Though Python isn’t able to parallelize CPU-bound computation without extra effort (see Item 64: “Consider concurrent.futures for True Parallelism”), it is able to support high-throughput, parallel I/O in a variety of ways (see Item 53: “Use Threads for Blocking I/O, Avoid for Parallelism” and Item 60: “Achieve Highly Concurrent I/O with Coroutines” for details). That said, it’s surprisingly easy to use these I/O tools the wrong way and reach the conclusion that the language is too slow for even I/O-bound workloads.
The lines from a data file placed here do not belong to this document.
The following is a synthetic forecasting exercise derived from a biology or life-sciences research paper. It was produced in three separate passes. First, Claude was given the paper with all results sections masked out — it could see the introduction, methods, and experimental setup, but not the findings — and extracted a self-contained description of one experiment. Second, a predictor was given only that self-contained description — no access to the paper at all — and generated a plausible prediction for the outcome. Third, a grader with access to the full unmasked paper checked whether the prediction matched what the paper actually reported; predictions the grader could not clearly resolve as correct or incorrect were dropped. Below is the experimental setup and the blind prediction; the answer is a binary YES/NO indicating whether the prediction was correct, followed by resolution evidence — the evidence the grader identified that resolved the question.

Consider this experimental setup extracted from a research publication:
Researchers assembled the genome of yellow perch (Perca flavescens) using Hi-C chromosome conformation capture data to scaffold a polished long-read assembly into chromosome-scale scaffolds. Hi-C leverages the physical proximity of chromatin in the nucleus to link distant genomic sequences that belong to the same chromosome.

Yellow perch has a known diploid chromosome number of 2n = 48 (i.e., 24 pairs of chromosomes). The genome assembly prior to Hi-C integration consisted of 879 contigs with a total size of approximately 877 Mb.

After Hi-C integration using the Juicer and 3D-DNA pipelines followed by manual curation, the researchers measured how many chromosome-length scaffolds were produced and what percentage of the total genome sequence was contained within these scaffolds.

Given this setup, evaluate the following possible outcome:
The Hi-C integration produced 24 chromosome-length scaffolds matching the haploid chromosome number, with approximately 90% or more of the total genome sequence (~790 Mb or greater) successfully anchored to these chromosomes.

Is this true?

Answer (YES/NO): YES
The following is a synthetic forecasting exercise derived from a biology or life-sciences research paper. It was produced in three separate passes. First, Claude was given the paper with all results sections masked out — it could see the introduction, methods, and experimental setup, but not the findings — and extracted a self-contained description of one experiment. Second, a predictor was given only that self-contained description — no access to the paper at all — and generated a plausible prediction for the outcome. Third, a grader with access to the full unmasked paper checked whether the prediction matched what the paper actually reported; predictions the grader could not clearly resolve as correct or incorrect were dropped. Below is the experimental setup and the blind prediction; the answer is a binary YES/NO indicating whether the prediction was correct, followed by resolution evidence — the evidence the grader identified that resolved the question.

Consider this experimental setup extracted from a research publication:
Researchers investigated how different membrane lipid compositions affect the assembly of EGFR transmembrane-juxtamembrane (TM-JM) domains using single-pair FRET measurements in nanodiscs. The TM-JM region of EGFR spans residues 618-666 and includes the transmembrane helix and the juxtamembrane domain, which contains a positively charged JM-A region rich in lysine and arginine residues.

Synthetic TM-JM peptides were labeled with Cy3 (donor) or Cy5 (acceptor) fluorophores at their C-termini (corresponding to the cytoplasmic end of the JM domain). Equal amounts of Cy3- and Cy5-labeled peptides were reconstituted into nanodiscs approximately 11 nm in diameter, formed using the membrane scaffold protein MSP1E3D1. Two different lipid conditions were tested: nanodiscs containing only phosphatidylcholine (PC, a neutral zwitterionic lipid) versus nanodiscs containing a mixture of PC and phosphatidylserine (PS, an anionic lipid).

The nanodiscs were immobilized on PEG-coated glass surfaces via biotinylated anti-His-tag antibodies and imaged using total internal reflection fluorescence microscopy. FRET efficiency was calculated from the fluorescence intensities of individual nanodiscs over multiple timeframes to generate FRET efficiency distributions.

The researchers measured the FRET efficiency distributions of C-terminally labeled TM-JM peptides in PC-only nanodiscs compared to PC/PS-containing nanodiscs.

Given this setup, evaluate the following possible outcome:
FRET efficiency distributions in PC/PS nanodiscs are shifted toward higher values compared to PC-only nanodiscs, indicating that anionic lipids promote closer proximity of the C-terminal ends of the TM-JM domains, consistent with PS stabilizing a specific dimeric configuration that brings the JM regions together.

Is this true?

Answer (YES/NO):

For example, say that you’re building a media server to stream television or movies over a network to users so they can watch without having to download the video data in advance. One of the key features of such a system is the ability for users to move forward or backward in the video playback so they can skip or repeat parts. In the client program I can implement this by requesting a chunk of data from the server corresponding to the new time index selected by the user:

def timecode_to_index(video_id, timecode):
    ...
    # Returns the byte offset in the video data

def request_chunk(video_id, byte_offset, size):
    ...
    # Returns size bytes of video_id's data from the offset

video_id = ...
timecode = '01:09:14:28'
byte_offset = timecode_to_index(video_id, timecode)
size = 20 * 1024 * 1024
video_data = request_chunk(video_id, byte_offset, size)

How would you implement the server-side handler that receives the request_chunk request and returns the corresponding 20MB chunk of video data? For the sake of this example, I’m going to assume that the command and control parts of the server have already been hooked up (see Item 61: “Know How to Port Threaded I/O to asyncio” for what that requires). I’m going to focus on the last steps where the requested chunk is extracted from gigabytes of video data that’s cached in memory, and is then sent over a socket back to the client. Here’s what the implementation would look like:

socket = ...             # socket connection to client
video_data = ...         # bytes containing data for video_id
byte_offset = ...        # Requested starting position
size = 20 * 1024 * 1024  # Requested chunk size

chunk = video_data[byte_offset:byte_offset + size]
socket.send(chunk)

The latency and throughput of this code will come down to two factors: how much time it takes to slice the 20MB video chunk from video_data, and how much time the socket takes to transmit that data to the client. If I assume that the socket is infinitely fast, I can run a micro-benchmark using the timeit built-in module to understand the performance characteristics of slicing bytes instances this way to create chunks (see Item 11: “Know How to Slice Sequences” for background).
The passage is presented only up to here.